Problem description.
Return, exactly and in full, the lines of the records below starting at the one with "[citizen-science consensus label]" and ending at the one with "A: Sequence-level.", and no other lines.

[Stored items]
»»

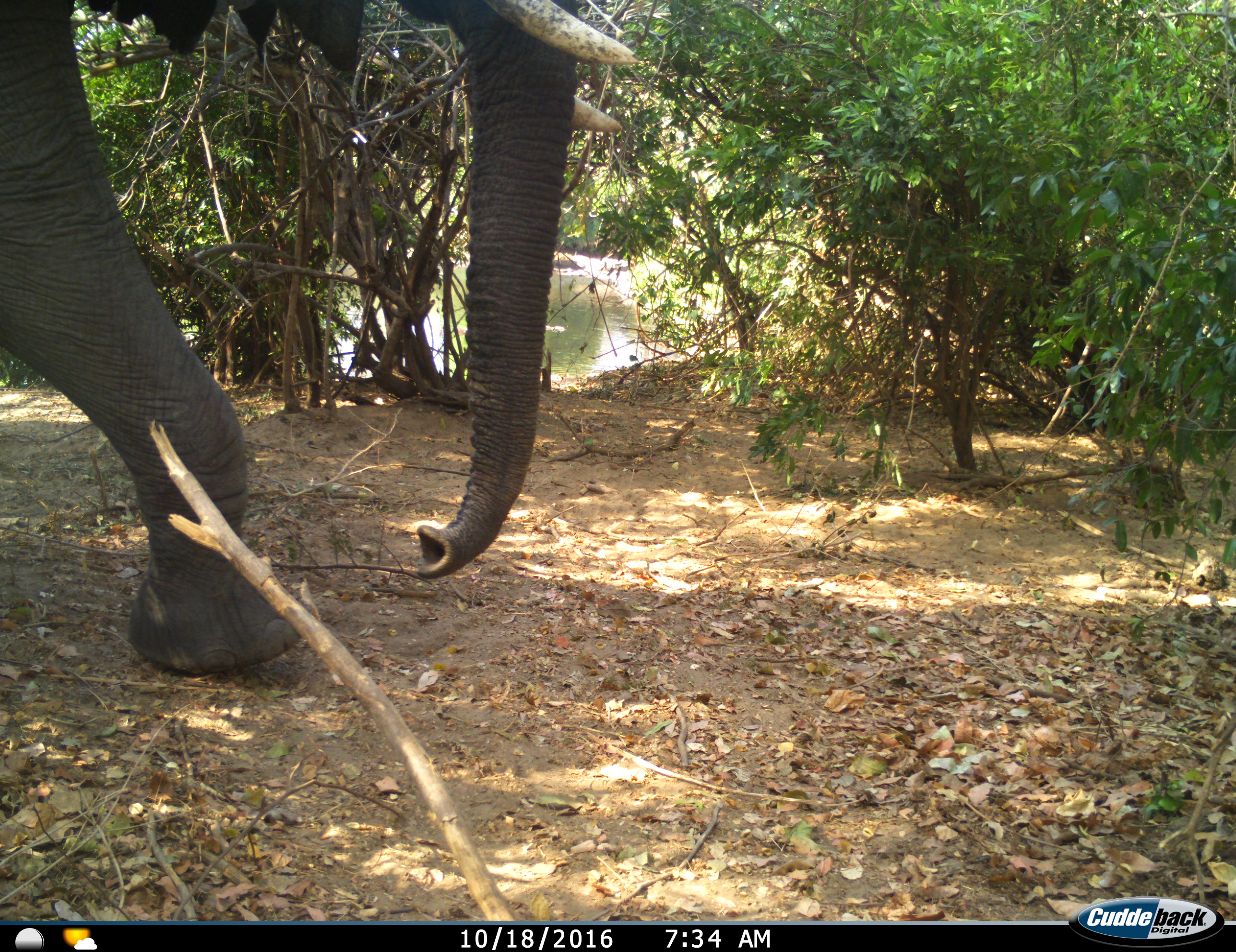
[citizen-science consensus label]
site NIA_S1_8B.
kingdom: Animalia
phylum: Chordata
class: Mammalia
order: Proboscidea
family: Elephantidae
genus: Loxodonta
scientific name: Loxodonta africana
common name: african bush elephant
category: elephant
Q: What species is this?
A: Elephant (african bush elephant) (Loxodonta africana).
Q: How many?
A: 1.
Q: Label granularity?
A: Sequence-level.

««
»»

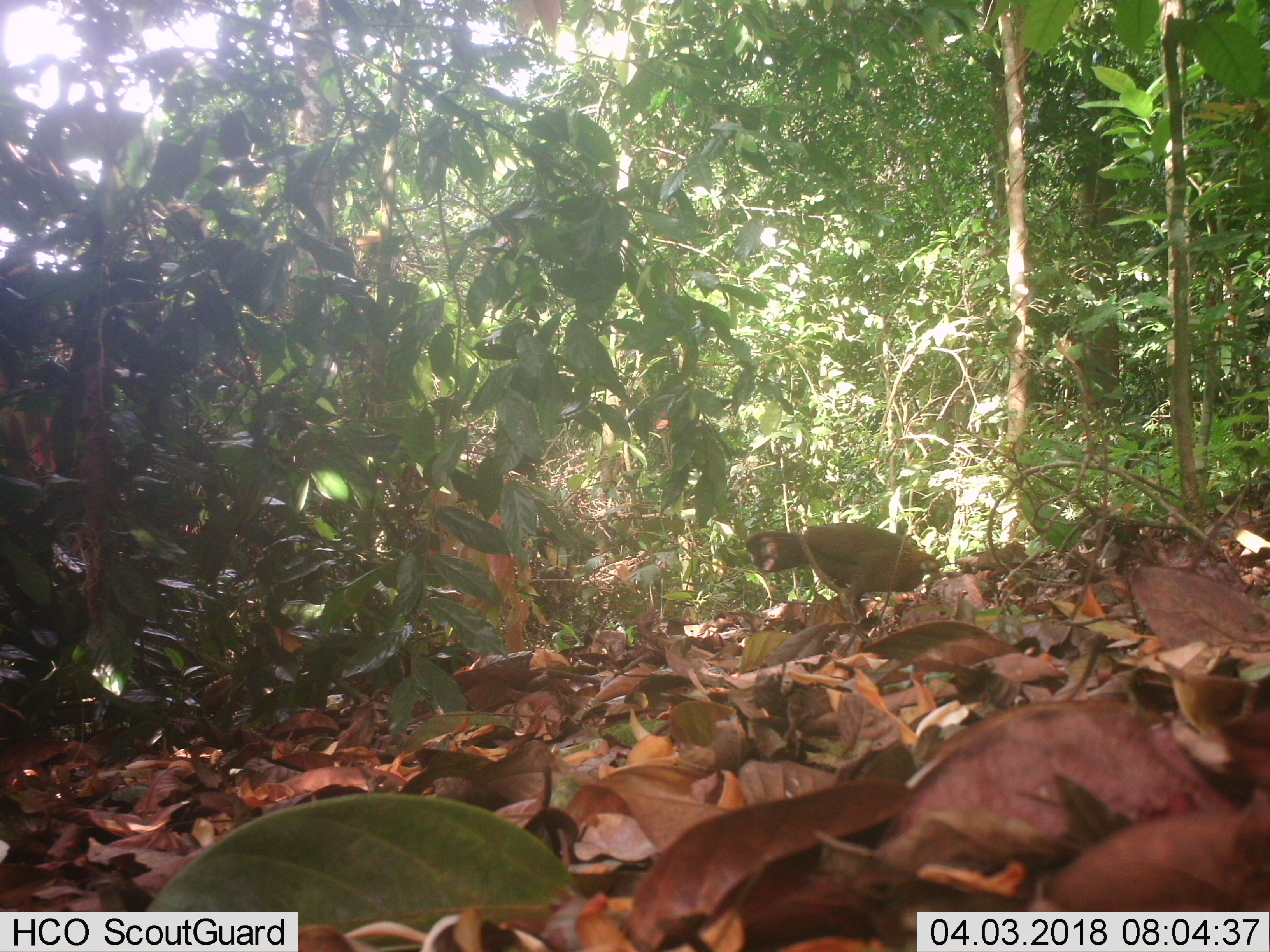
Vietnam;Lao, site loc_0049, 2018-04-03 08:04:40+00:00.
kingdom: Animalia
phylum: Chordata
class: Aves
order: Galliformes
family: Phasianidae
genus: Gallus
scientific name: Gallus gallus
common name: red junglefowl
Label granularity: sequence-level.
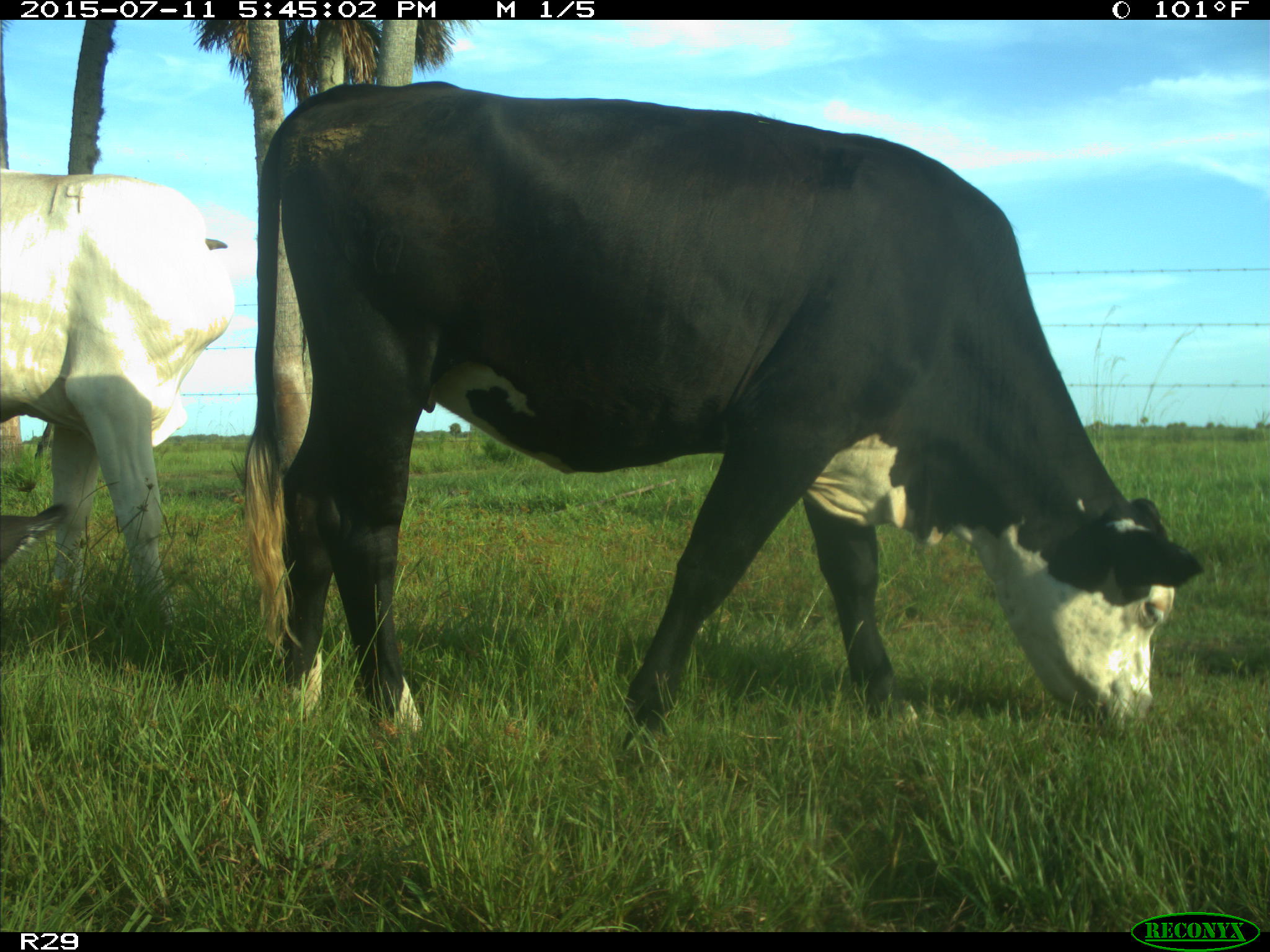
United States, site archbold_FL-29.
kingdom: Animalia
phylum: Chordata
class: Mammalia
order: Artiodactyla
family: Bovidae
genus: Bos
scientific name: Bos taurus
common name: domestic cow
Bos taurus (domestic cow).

««

Answer for this exercise.
[citizen-science consensus label]
site NIA_S1_8B.
kingdom: Animalia
phylum: Chordata
class: Mammalia
order: Proboscidea
family: Elephantidae
genus: Loxodonta
scientific name: Loxodonta africana
common name: african bush elephant
category: elephant
Q: What species is this?
A: Elephant (african bush elephant) (Loxodonta africana).
Q: How many?
A: 1.
Q: Label granularity?
A: Sequence-level.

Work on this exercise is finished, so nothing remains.